We made slow progress through the forest. We were anxious not to leave traces on the rides and tracks, so that the going was poor. As well as keeping our bows ready for use we had to be alert enough not to have them swept out of our hands, and to crouch low beneath overhanging branches. The risk of meeting men was not great, but there was the chance of encountering some hunting beast. Luckily, when we did hear one it was invariably in a hurry to get away. Possible the bulk of the great-horses was discouraging: if so, it was, at least, one advantage we could set against the distinctive spoor behind us.

The summer nights are not long in those parts. We kept on plodding until there were signs of dawn and then found another glade to rest in. There would have been too much risk in unsaddling; the heavy pack-saddles and panniers would have had to be hoisted off by a pulley on a branch, and that would deprive us of any chance of a quick getaway. We simply had to hobble the horses, as on the previous day.

While we ate our food I talked to Petra about the things her friend had shown her. The more she told me, the more excited I became. Almost everything fitted in with the dreams I had had as a small boy.
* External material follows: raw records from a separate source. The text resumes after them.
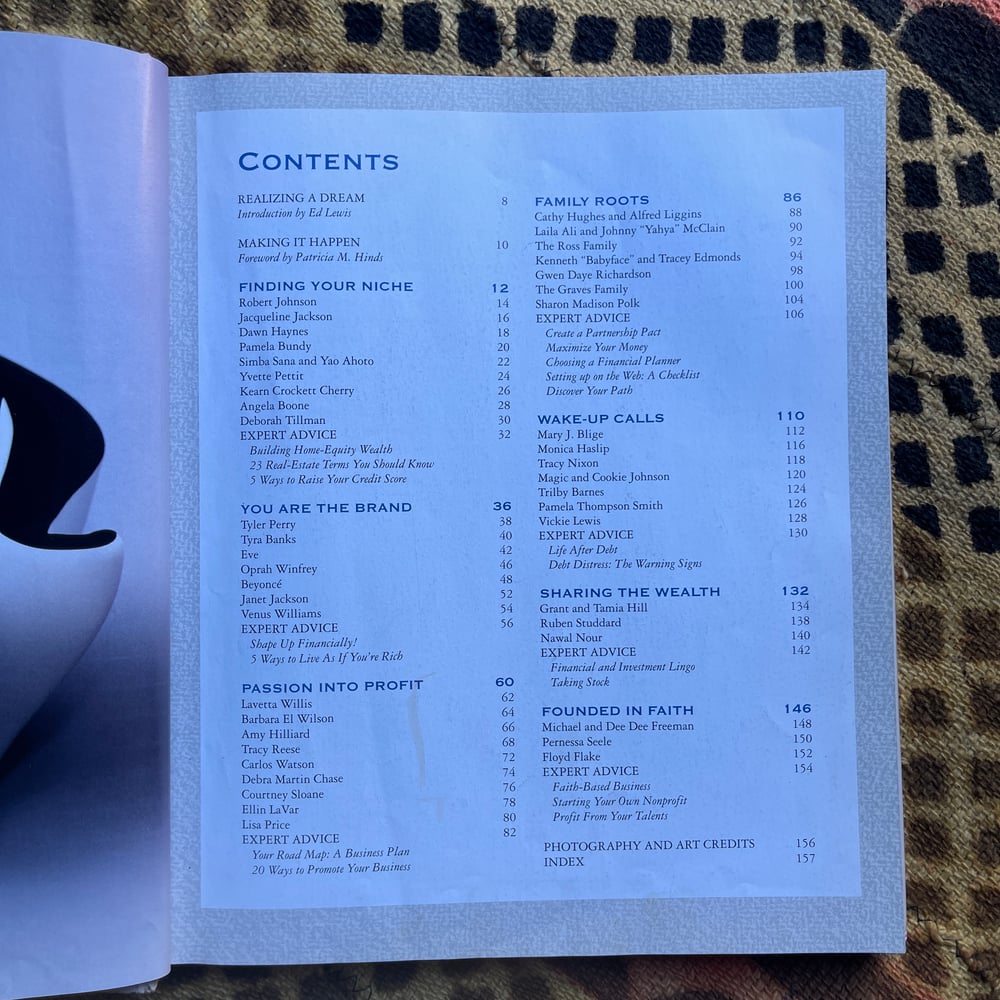 CONTENTS

REALIZING A DREAM 8
Introduction by Ed Lewis

MAKING IT HAPPEN 10
Foreword by Patricia M. Hinds

FINDING YOUR NICHE 12
Robert Johnson 14
Jacqueline Jackson 16
Dawn Haynes 18
Pamela Bundy 20
Simba Sana and Yao Ahoto 22
Yvette Pettit 24
Kearn Crockett Cherry 26
Angela Boone 28
Deborah Tillman 30
EXPERT ADVICE 32
Building Home-Equity Wealth
23 Real-Estate Terms You Should Know
5 Ways to Raise Your Credit Score

YOU ARE THE BRAND 36
Tyler Perry 38
Tyra Banks 40
Eve 42
Oprah Winfrey 46
Beyoncé 48
Janet Jackson 52
Venus Williams 54
EXPERT ADVICE 56
Shape Up Financially!
5 Ways to Live As If You're Rich

PASSION INTO PROFIT 60
Lavetta Willis 62
Barbara El Wilson 64
Amy Hilliard 66
Tracy Reese 68
Carlos Watson 72
Debra Martin Chase 74
Courtney Sloane 76
Ellin LaVar 78
Lisa Price 80
EXPERT ADVICE 82
Your Road Map: A Business Plan
20 Ways to Promote Your Business

FAMILY ROOTS 86
Cathy Hughes and Alfred Liggins 88
Laila Ali and Johnny "Yahya" McClain 90
The Ross Family 92
Kenneth "Babyface" and Tracey Edmonds 94
Gwen Daye Richardson 98
The Graves Family 100
Sharon Madison Polk 104
EXPERT ADVICE 106
Create a Partnership Pact
Maximize Your Money
Choosing a Financial Planner
Setting up on the Web: A Checklist
Discover Your Path

WAKE-UP CALLS 110
Mary J. Blige 112
Monica Haslip 116
Tracy Nixon 118
Magic and Cookie Johnson 120
Trilby Barnes 124
Pamela Thompson Smith 126
Vickie Lewis 128
EXPERT ADVICE 130
Life After Debt
Debt Distress: The Warning Signs

SHARING THE WEALTH 132
Grant and Tamia Hill 134
Ruben Studdard 138
Nawal Nour 140
EXPERT ADVICE 142
Financial and Investment Lingo
Taking Stock

FOUNDED IN FAITH 146
Michael and Dee Dee Freeman 148
Pernessa Seele 150
Floyd Flake 152
EXPERT ADVICE 154
Faith-Based Business
Starting Your Own Nonprofit
Profit From Your Talents

PHOTOGRAPHY AND ART CREDITS 156
INDEX 157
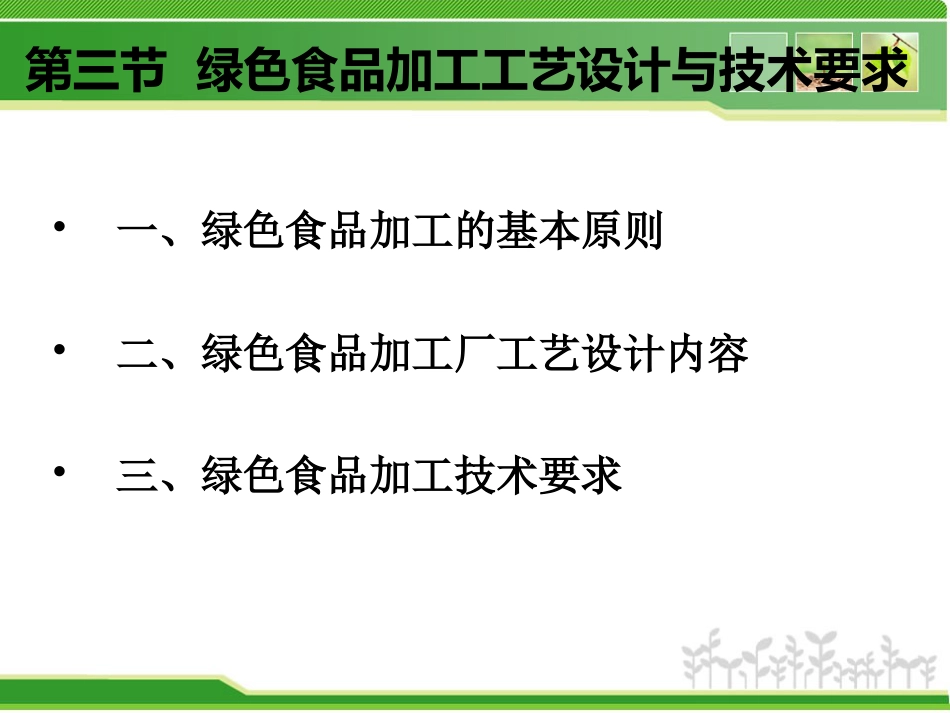 第三节 绿色食品加工工艺设计与技术要求

• 一、绿色食品加工的基本原则

• 二、绿色食品加工厂工艺设计内容

• 三、绿色食品加工技术要求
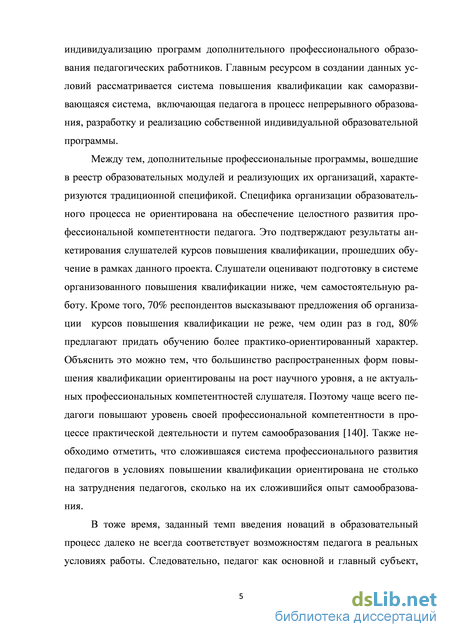 индивидуализацию программ дополнительного профессионального образования педагогических работников. Главным ресурсом в создании данных условий рассматривается система повышения квалификации как саморазвивающаяся система, включающая педагога в процесс непрерывного образования, разработку и реализацию собственной индивидуальной образовательной программы.

Между тем, дополнительные профессиональные программы, вошедшие в реестр образовательных модулей и реализующих их организаций, характеризуются традиционной спецификой. Специфика организации образовательного процесса не ориентирована на обеспечение целостного развития профессиональной компетентности педагога. Это подтверждают результаты анкетирования слушателей курсов повышения квалификации, прошедших обучение в рамках данного проекта. Слушатели оценивают подготовку в системе организованного повышения квалификации ниже, чем самостоятельную работу. Кроме того, 70% респондентов высказывают предложения об организации курсов повышения квалификации не реже, чем один раз в год, 80% предлагают придать обучению более практико-ориентированный характер. Объяснить это можно тем, что большинство распространенных форм повышения квалификации ориентированы на рост научного уровня, а не актуальных профессиональных компетентностей слушателя. Поэтому чаще всего педагоги повышают уровень своей профессиональной компетентности в процессе практической деятельности и путем самообразования [140]. Также необходимо отметить, что сложившаяся система профессионального развития педагогов в условиях повышении квалификации ориентирована не столько на затруднения педагогов, сколько на их сложившийся опыт самообразования.

В тоже время, заданный темп введения новаций в образовательный процесс далеко не всегда соответствует возможностям педагога в реальных условиях работы. Следовательно, педагог как основной и главный субъект,

5

dsLib.net
библиотека диссертаций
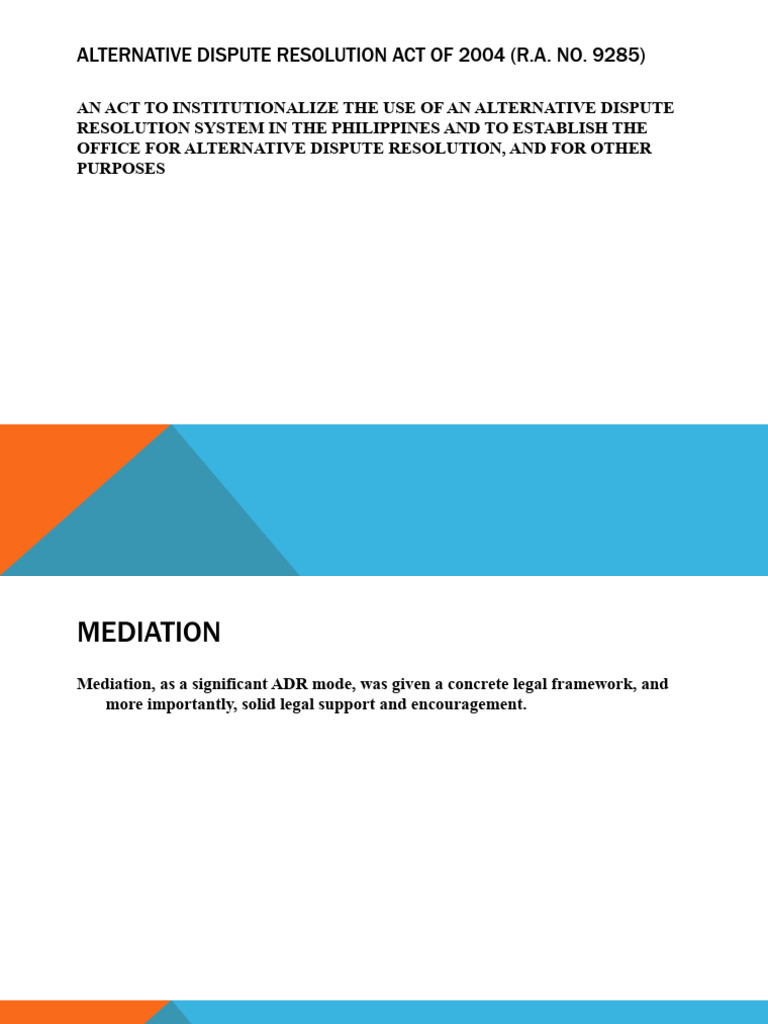 ALTERNATIVE DISPUTE RESOLUTION ACT OF 2004 (R.A. NO. 9285)

AN ACT TO INSTITUTIONALIZE THE USE OF AN ALTERNATIVE DISPUTE RESOLUTION SYSTEM IN THE PHILIPPINES AND TO ESTABLISH THE OFFICE FOR ALTERNATIVE DISPUTE RESOLUTION, AND FOR OTHER PURPOSES

MEDIATION

Mediation, as a significant ADR mode, was given a concrete legal framework, and more importantly, solid legal support and encouragement.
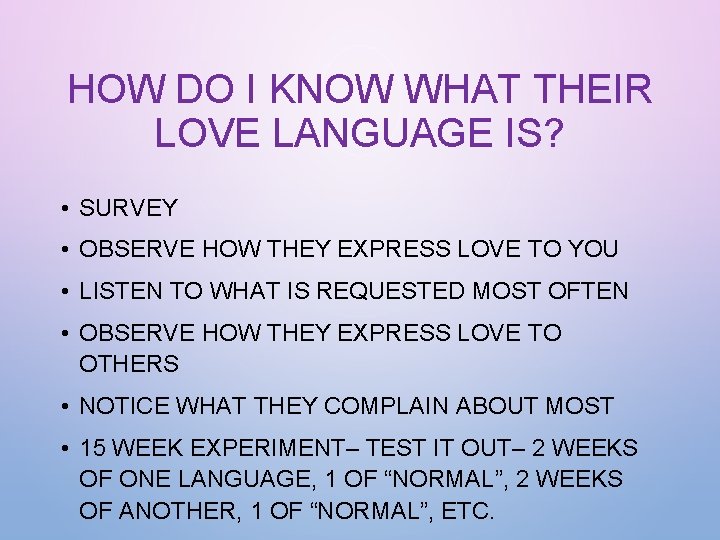 HOW DO I KNOW WHAT THEIR LOVE LANGUAGE IS?

• SURVEY
• OBSERVE HOW THEY EXPRESS LOVE TO YOU
• LISTEN TO WHAT IS REQUESTED MOST OFTEN
• OBSERVE HOW THEY EXPRESS LOVE TO OTHERS
• NOTICE WHAT THEY COMPLAIN ABOUT MOST
• 15 WEEK EXPERIMENT– TEST IT OUT– 2 WEEKS OF ONE LANGUAGE, 1 OF “NORMAL”, 2 WEEKS OF ANOTHER, 1 OF “NORMAL”, ETC.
It was like a sudden inspiration to know that the place must really exist; that I had not simply been dreaming of the ways of the Old People, but that it really was in being now, somewhere in the world. However, Petra was tired, so that I did not question her as much as I would have liked to just then, but let her and Rosalind get to sleep.

Just after sunrise Michael came through in some agitation.

‘They’ve picked up your trail, David. That man Rosalind shot: his dog found him, and they came across the great-horse tracks. Our lot is turning back to the south-west to join in the hunt. You’d better push on. Where are you now?’

All I could tell him was that we had calculated we must be within a few miles of Wild Country by this time.

‘Then get moving,’ he told me. ‘The longer you delay the more time they’ll have to get a party ahead to cut you off.’

It sounded good advice. I woke Rosalind, and explained. Ten minutes later we were on our way again, with Petra still more than half asleep. With speed now more important than concealment we kept on the first southward track that we found and urged the horses to a ponderous trot.

The way wound somewhat with the lie of the land, but its general direction was right. We followed it for fully ten miles without trouble of any kind, but then, as we rounded a corner, we came face to face with a horseman trotting towards us barely fifty yards ahead.